EazyML Blog

Easy To Use, Easy To Learn

Can A Novice Learn Machine Learning? Yes!

July 20, 2020

Alice Cao

Guest Blogger, UC Berkeley

I found out at the beginning of my senior year at Berkeley that I would, somehow, complete every single one of my major requirements by the end of my first semester. But I was determined to walk with my friends in the Spring commencement, so the best way I could think of to fill my time was to pick up a minor. This is all to say that I took four data science classes in one semester, spent around 60 hours every week trying to figure out the complicated math and code behind linear and logistic regression, how to accurately model a time series without too much bias or variance, and the magic of how to model a data set accurately so that it would predict the future!

I discovered EazyML recently. The feelings I have for this automated machine learning platform are bilateral: I’m so thankful and impressed with the ease of use and intuitiveness of the step-by-step program, but also annoyed that I spent several hundred hours of my time trying to figure out how to do what EazyML has done for me in ten minutes.

The dataset I chose to put into EazyML was month by month data for COVID-19 cases for every state from January 1 until June 26. I chose this dataset because COVID-19 is the foremost topic on my mind, and I assume, most people’s minds. I imagined that the predictive feature EazyML’s automated AI Platform offers would be a great way to forecast how US cases and deaths would change over the next few months – if accurate, this could potentially help with the uncertainty in every single sector, from Wall Street to academia to everyday life. The Novel Coronavirus 2019 Dataset, can be found here.

Detailed mode is extremely beginner-friendly (only a few Google searches needed), but also provides all the logical information a data scientist needs to understand what the program is doing and how the pipes are functioning in the background. For example, if you are unfamiliar with data science concepts such as feature engineering for machine learning or regression, it would only take you half an hour to brush up on the basics using open-source information to understand the steps EazyML follows (Why EazyML?).

As a beginner, I simply upload any dataset – for me, COVID-19 cases and deaths by state over time – then answer a few simple questions about the dataset, wait a minute or so for EazyML to build models it would have taken me 5 hours to build, and then relax and enjoy the final model that EazyML outputs with confidence that the model it chose has the lowest error. In my case, this AI platform suggested Neural Network Regression with an r-squared value of only 0.25. Then, after just two or three clicks, I obtain the results of the model’s predictions and if curious, can ask the platform to explain to me the results of the prediction. One of the features I appreciate the most is the visualizations along the way for you to understand your dataset further. This makes it so that you not only complete your task but also learn about data science along the way. We see that the number of COVID cases are trending down, albeit slowly. I believe the data failed to account for a second wave that we are seeing now. If variables were held constant, such as the stay-at-home order and mask regulations, the predictions would have likely been a much more accurate depiction of what we’re experiencing today. In this sense, machine learning could serve as a good lesson to our politicians – using automated machine learning platforms like EazyML to drive policy may be more effective than political advice and conjecture.
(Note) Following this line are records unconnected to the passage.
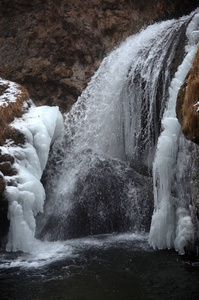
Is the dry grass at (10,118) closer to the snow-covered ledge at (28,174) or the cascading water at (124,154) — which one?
the snow-covered ledge at (28,174)

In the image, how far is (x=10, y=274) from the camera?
4.15 meters

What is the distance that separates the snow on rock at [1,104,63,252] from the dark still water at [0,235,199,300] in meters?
0.31

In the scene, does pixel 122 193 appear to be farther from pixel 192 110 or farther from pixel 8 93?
pixel 192 110

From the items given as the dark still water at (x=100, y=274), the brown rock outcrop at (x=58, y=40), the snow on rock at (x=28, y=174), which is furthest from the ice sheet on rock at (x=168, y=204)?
the brown rock outcrop at (x=58, y=40)

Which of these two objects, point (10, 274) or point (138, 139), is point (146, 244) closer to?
point (10, 274)

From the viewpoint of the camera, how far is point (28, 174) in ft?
18.0

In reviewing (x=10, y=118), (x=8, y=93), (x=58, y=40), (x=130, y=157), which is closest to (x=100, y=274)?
(x=10, y=118)

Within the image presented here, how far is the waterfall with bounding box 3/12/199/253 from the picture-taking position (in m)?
4.98

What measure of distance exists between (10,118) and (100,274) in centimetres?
336

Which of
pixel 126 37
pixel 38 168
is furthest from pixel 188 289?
pixel 126 37

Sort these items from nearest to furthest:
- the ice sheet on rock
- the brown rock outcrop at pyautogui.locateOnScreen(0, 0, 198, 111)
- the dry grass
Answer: the ice sheet on rock → the dry grass → the brown rock outcrop at pyautogui.locateOnScreen(0, 0, 198, 111)

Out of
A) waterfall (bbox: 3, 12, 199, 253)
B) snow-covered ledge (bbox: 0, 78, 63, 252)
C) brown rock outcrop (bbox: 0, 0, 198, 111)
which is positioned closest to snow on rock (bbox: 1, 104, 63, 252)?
snow-covered ledge (bbox: 0, 78, 63, 252)

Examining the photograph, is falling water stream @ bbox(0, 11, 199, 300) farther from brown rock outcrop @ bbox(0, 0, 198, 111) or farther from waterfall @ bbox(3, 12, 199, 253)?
brown rock outcrop @ bbox(0, 0, 198, 111)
EazyML makes it easy for people with little to no data science experience to get the most out of their data (Growth of Automated Machine Learning). As long as you understand your dataset, EazyML makes it incredibly simple for every person to make the most out of their data, from analysts in enterprise to students of any age looking to advance beyond their coursework or pick up a new skill. Say you’re running a business and you want to perform machine learning on your datasets. Your options are to hire a team of data scientists, or go to EazyML and save yourself hundreds of hours and thousands upon thousands of dollars. Say you’re a current college student not studying data or computer science, but want to know the future of computing. EazyML can save you countless hours and tuition fees by analyzing your data set for you and teaching you about data science along the way. Say you’re stuck in a job you aren’t necessarily passionate about. EazyML is the simplest way to explore your interest in a future career in machine learning for the lowest cost and least time possible.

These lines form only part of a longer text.